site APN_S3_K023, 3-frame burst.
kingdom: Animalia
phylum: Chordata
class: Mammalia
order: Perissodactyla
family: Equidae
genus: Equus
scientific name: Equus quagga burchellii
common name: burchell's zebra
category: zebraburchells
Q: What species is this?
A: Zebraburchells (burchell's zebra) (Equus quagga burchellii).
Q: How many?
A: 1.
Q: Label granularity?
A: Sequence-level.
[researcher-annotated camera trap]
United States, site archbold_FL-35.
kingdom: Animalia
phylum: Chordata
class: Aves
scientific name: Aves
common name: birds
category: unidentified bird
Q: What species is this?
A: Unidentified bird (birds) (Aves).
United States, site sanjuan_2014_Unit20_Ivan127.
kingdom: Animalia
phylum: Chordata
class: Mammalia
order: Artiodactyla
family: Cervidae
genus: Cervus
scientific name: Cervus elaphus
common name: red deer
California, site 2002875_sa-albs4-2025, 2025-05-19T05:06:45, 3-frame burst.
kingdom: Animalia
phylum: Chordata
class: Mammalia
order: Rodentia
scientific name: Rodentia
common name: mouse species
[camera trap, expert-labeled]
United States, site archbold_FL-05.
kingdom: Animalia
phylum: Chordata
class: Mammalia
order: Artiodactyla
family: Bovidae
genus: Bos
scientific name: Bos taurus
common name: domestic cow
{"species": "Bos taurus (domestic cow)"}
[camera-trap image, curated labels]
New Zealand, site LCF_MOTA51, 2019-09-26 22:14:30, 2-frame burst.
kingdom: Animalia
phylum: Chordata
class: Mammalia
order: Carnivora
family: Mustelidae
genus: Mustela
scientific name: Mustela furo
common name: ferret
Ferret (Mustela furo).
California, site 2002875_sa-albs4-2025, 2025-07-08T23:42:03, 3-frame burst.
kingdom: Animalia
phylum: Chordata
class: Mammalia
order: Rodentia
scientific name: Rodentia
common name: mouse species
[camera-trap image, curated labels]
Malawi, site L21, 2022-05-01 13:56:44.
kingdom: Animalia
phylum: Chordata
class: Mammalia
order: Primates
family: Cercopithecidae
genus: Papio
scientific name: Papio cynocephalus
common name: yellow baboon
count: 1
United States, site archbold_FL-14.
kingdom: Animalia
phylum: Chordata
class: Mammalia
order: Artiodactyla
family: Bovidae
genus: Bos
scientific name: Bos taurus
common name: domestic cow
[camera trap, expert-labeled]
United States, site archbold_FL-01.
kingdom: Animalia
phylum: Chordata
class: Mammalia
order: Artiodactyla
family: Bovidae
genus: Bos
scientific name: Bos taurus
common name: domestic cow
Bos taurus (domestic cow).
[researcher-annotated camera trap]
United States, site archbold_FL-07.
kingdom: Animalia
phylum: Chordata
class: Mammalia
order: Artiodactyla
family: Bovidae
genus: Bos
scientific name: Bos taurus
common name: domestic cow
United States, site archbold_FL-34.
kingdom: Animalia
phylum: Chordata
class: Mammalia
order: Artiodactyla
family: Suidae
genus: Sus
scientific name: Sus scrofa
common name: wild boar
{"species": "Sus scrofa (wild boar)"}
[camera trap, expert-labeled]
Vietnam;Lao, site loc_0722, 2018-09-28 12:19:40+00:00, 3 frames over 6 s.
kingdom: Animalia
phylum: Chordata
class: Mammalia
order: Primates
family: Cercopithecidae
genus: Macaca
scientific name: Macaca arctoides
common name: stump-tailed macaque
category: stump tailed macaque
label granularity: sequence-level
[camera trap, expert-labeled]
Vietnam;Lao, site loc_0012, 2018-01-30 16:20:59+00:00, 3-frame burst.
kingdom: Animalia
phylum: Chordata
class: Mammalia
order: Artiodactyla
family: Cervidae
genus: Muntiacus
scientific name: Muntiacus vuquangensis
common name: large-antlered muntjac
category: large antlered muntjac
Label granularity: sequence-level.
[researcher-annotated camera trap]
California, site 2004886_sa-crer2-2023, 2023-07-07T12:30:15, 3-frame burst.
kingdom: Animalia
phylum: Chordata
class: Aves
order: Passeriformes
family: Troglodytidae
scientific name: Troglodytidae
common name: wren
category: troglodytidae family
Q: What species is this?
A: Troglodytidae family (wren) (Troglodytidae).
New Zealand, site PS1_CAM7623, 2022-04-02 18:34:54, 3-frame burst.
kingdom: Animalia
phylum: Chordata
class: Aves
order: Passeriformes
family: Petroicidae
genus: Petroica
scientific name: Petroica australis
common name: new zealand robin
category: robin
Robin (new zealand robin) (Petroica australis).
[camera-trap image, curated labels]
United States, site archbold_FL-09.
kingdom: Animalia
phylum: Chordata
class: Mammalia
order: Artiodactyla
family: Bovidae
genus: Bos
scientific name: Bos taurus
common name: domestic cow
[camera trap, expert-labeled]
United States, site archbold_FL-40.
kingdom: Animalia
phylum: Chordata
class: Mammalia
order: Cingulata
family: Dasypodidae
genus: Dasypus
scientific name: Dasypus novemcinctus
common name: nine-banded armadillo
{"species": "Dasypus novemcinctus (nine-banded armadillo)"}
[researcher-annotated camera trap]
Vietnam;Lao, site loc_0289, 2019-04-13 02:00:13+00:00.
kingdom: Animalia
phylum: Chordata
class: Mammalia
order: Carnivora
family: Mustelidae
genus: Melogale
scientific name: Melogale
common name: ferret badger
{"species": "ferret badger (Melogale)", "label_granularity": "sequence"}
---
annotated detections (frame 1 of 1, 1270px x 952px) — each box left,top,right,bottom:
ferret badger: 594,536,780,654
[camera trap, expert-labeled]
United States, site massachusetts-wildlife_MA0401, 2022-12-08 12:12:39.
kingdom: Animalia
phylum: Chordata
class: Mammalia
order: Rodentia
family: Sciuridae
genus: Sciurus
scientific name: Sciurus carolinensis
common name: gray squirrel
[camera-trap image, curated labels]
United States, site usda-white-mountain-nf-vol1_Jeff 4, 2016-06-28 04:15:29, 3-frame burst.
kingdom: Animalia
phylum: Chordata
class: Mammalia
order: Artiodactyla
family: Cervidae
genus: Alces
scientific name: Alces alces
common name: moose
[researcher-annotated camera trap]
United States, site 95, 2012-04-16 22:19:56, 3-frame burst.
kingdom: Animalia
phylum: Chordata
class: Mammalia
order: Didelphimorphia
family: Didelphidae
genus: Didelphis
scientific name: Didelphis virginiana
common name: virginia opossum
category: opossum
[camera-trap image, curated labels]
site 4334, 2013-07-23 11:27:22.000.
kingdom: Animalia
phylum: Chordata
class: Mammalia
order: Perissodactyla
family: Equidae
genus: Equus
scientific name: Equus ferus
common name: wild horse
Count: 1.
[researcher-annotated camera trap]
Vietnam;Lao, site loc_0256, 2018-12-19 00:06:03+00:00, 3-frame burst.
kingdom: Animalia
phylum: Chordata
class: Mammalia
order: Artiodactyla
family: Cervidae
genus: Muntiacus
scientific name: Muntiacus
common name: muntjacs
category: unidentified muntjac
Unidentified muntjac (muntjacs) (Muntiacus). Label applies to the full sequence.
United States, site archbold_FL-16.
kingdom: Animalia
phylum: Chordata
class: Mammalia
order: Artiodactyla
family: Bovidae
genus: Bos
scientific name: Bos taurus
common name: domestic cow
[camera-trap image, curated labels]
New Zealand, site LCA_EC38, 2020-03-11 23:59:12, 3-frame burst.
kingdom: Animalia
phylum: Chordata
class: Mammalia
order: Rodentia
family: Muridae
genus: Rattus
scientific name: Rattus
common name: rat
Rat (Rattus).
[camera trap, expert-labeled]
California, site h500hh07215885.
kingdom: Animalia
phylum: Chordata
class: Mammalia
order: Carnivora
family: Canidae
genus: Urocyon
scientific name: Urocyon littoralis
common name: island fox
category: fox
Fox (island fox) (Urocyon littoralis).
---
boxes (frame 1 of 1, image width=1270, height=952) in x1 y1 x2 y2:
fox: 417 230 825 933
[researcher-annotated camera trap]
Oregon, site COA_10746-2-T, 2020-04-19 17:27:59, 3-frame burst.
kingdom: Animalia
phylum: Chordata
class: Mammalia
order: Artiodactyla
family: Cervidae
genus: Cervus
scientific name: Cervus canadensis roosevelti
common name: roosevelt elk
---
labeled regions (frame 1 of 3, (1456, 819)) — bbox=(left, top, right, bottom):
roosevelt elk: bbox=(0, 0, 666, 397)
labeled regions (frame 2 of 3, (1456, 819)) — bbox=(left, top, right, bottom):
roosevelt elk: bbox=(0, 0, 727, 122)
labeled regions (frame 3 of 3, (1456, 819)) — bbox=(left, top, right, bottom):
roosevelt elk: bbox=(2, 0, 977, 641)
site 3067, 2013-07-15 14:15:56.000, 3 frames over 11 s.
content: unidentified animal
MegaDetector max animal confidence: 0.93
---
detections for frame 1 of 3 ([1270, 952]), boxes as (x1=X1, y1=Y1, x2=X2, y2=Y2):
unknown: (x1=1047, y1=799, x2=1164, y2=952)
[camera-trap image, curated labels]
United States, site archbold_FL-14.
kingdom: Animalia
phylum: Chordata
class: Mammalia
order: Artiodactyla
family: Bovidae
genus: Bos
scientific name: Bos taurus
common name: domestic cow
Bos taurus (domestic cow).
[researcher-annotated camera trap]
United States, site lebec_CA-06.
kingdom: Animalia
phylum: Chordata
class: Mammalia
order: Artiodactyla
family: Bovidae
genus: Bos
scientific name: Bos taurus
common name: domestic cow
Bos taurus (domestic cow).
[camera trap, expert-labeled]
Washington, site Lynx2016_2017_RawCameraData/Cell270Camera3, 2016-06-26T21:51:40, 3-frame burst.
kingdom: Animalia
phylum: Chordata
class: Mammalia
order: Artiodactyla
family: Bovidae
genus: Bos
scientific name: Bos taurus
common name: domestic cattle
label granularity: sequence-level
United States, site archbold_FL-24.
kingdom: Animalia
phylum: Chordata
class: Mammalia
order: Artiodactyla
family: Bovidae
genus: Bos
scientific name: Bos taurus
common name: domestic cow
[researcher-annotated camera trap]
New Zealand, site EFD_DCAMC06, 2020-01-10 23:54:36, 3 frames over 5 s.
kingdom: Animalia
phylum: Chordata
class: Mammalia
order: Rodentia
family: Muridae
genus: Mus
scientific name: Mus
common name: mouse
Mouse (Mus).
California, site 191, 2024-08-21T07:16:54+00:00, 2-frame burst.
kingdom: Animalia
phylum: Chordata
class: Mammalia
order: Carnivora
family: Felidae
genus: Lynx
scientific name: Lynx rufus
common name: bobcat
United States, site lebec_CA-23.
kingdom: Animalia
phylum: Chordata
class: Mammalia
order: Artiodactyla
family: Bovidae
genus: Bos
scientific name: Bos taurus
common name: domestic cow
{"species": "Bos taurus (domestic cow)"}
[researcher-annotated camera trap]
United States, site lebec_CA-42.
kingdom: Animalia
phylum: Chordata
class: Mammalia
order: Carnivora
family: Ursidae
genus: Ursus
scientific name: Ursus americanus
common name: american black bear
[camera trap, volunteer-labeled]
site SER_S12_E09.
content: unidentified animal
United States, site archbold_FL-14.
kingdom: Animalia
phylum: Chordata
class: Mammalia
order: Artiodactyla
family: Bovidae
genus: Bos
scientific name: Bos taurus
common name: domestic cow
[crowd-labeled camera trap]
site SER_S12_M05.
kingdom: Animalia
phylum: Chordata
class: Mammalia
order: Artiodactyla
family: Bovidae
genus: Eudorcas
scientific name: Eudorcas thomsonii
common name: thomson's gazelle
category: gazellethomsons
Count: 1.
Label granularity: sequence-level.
──────────
* **Problem to work on**
Look above for the line holding "common name: moose". Print it and every line after it, exactly, through the line holding "common name: island fox".

* **Written response**
common name: moose
[researcher-annotated camera trap]
United States, site 95, 2012-04-16 22:19:56, 3-frame burst.
kingdom: Animalia
phylum: Chordata
class: Mammalia
order: Didelphimorphia
family: Didelphidae
genus: Didelphis
scientific name: Didelphis virginiana
common name: virginia opossum
category: opossum
[camera-trap image, curated labels]
site 4334, 2013-07-23 11:27:22.000.
kingdom: Animalia
phylum: Chordata
class: Mammalia
order: Perissodactyla
family: Equidae
genus: Equus
scientific name: Equus ferus
common name: wild horse
Count: 1.
[researcher-annotated camera trap]
Vietnam;Lao, site loc_0256, 2018-12-19 00:06:03+00:00, 3-frame burst.
kingdom: Animalia
phylum: Chordata
class: Mammalia
order: Artiodactyla
family: Cervidae
genus: Muntiacus
scientific name: Muntiacus
common name: muntjacs
category: unidentified muntjac
Unidentified muntjac (muntjacs) (Muntiacus). Label applies to the full sequence.
United States, site archbold_FL-16.
kingdom: Animalia
phylum: Chordata
class: Mammalia
order: Artiodactyla
family: Bovidae
genus: Bos
scientific name: Bos taurus
common name: domestic cow
[camera-trap image, curated labels]
New Zealand, site LCA_EC38, 2020-03-11 23:59:12, 3-frame burst.
kingdom: Animalia
phylum: Chordata
class: Mammalia
order: Rodentia
family: Muridae
genus: Rattus
scientific name: Rattus
common name: rat
Rat (Rattus).
[camera trap, expert-labeled]
California, site h500hh07215885.
kingdom: Animalia
phylum: Chordata
class: Mammalia
order: Carnivora
family: Canidae
genus: Urocyon
scientific name: Urocyon littoralis
common name: island fox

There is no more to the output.